It's day 9 of, the month. I joined this daily blogging group and now through that I have found some other fun ones and so I end up having several posts a day instead of one. I then begin to wonder if I can somehow get one post to work for all groups or if that would be considered cheating?? It's a lot for my brain to process so I decide to continue with a separate post for each so that I don't have to make my brain work too hard on the weekend... I mean, I already have to come up with a reason to blog on my own for this one. That brings me to that real reason. Since 'Sprout' is the theme of the month there I'll make this a blog about kids. They are sprouts right??
Let's start by me letting you all, reading this, know that I do not want kids. I never have and never will. Now it's not to say that I don't like kids, in general, cause I do. They can be cute and fun and Lord knows I'm one at heart... I just don't want to be responsible for one... or any... not even my child at heart really:-) I'm not exactly sure why I don't want kids, when people ask I usually say that it's cause I'm too nervous they would turn out to be like my sister (who is demon spawn, transplanted I do believe). I didn't always think that however cause I didn't even want kids when I was a kid playing with dolls. I was never their mom. Sure I did the mommy things cause what else do you do with a doll?? I was the babysitter though:-)
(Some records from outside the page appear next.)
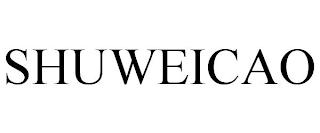 SHUWEICAO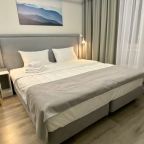 Студио (№2 в ЖК Интуит), Апартаменты RentalSPb Студия In2it на Витебском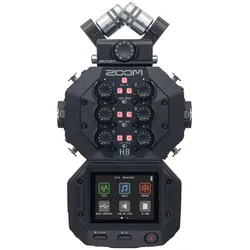 Zoom H8 - Digital Audio Recorder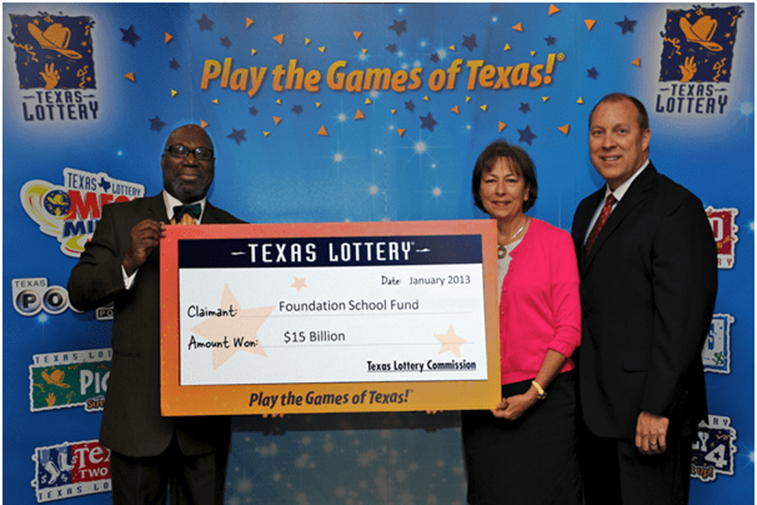 "Texas Lottery Winners and Losers: Who Hit the Jackpot in the Latest Drawing?"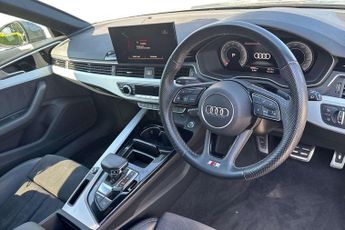 Audi A4 S Line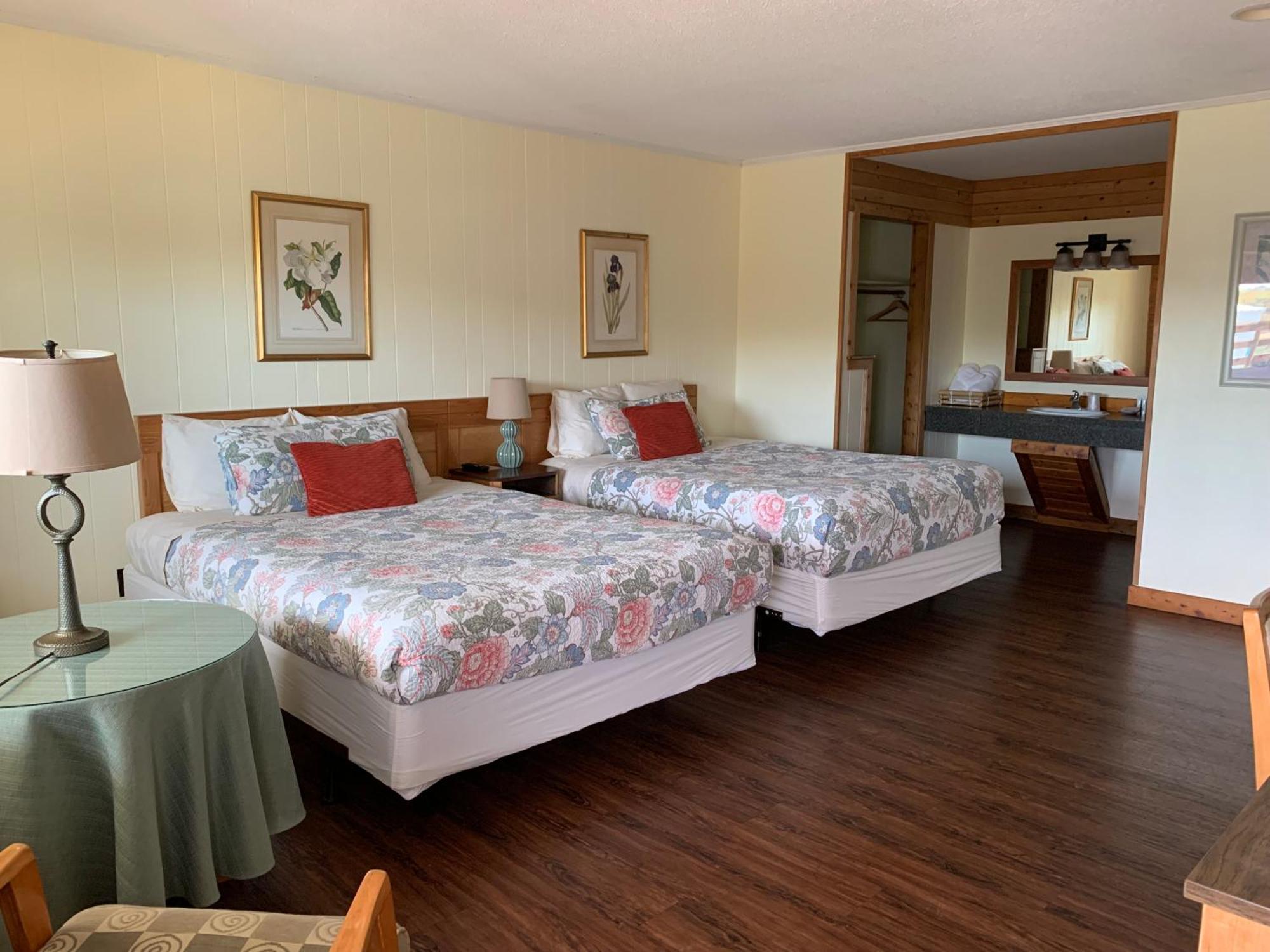 Cape Pines Motel Buxton Kültér fotó
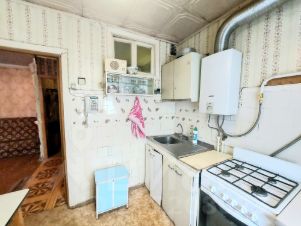 2-комн.кв., 43 м², этаж 3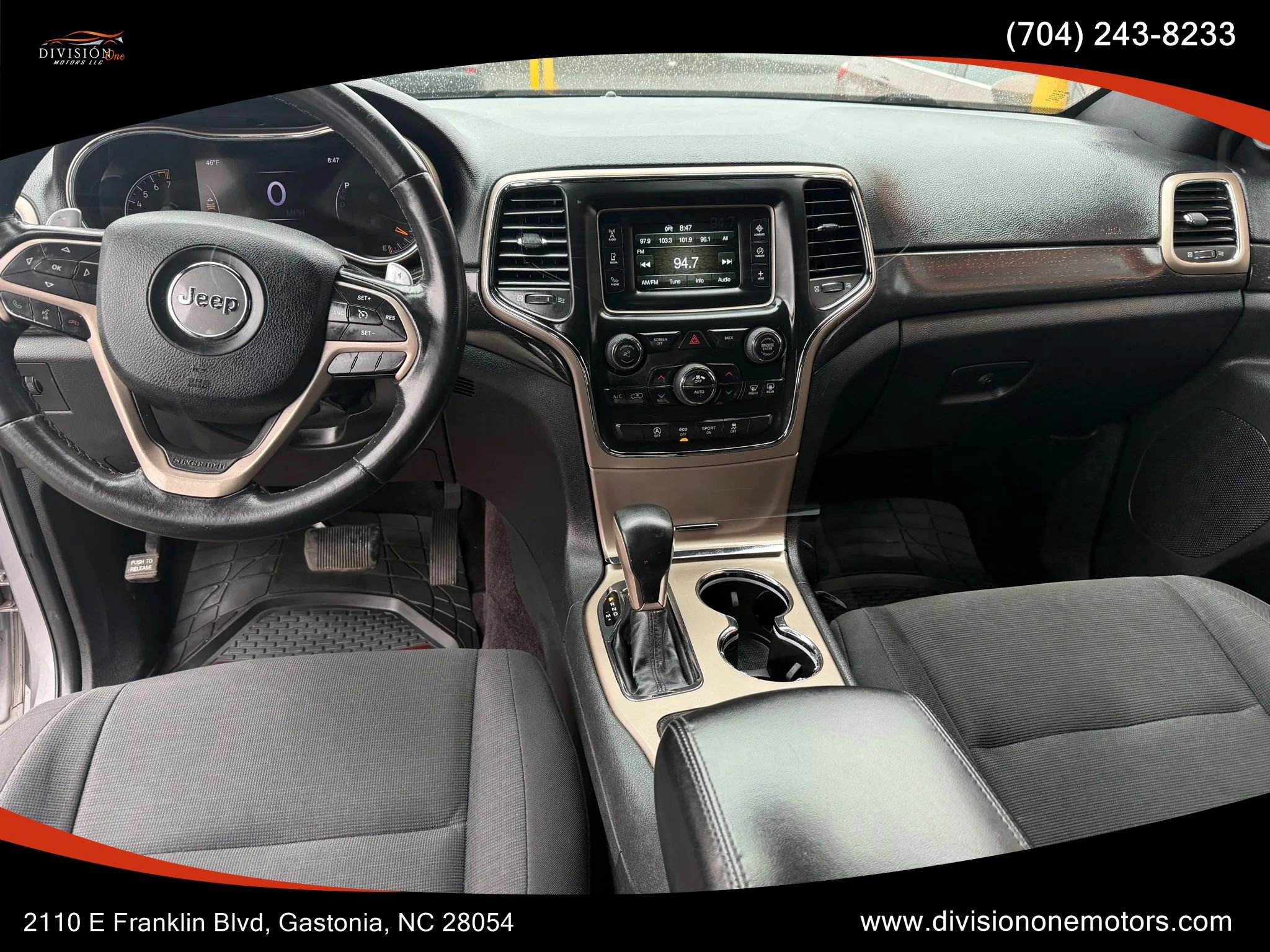 Used 2016 Jeep Grand Cherokee Laredo image 6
From a young age my mom always told me that if I were smart I would never have kids. Now as a kid I never wondered if that meant she had wished she never had me but as I got older I often figured there was a part of her that did feel that way. I mean, what adult wouldn't right?? If you are a parent and you say that there isn't a moment in your life where you wonder what your life would be without your kids and a teensy part that thinks it could be better then I call your bluff. I'm not saying you don't love your kids, are grateful for them, can't imagine life without them, but you're lying if you say there aren't those moments when they are hell and you wonder. I on the other hand NEVER wonder if I should. NEVER second guess my decision to not go that route. NEVER regret it what so ever. I'm not even the type of woman that gets all gushy around babies... sure they are cute but I don't need to hold one to see that... I'm just saying.
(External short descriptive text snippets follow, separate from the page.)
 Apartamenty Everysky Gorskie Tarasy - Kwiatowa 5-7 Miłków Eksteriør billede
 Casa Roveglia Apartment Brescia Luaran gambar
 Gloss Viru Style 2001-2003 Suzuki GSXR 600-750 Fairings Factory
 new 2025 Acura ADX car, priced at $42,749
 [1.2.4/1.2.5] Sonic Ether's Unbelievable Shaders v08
Ok, I think you get the gist and in effort not to make this blog go on and on I cut to the chase now and admit that the reason kids are on my mind today is because I have a house full of them right now! They are my sister's and who knows who else's really but all I really would like to do is channel the witch in Hansel and Gretel, but be wiser than her so that they end up being the ones cooked and not me. I don't want to eat them so there is no need to fatten them up or anything, I'd just simply like to be rid of them... once and for all, for ever and ever because then I will live happily ever after... THE END.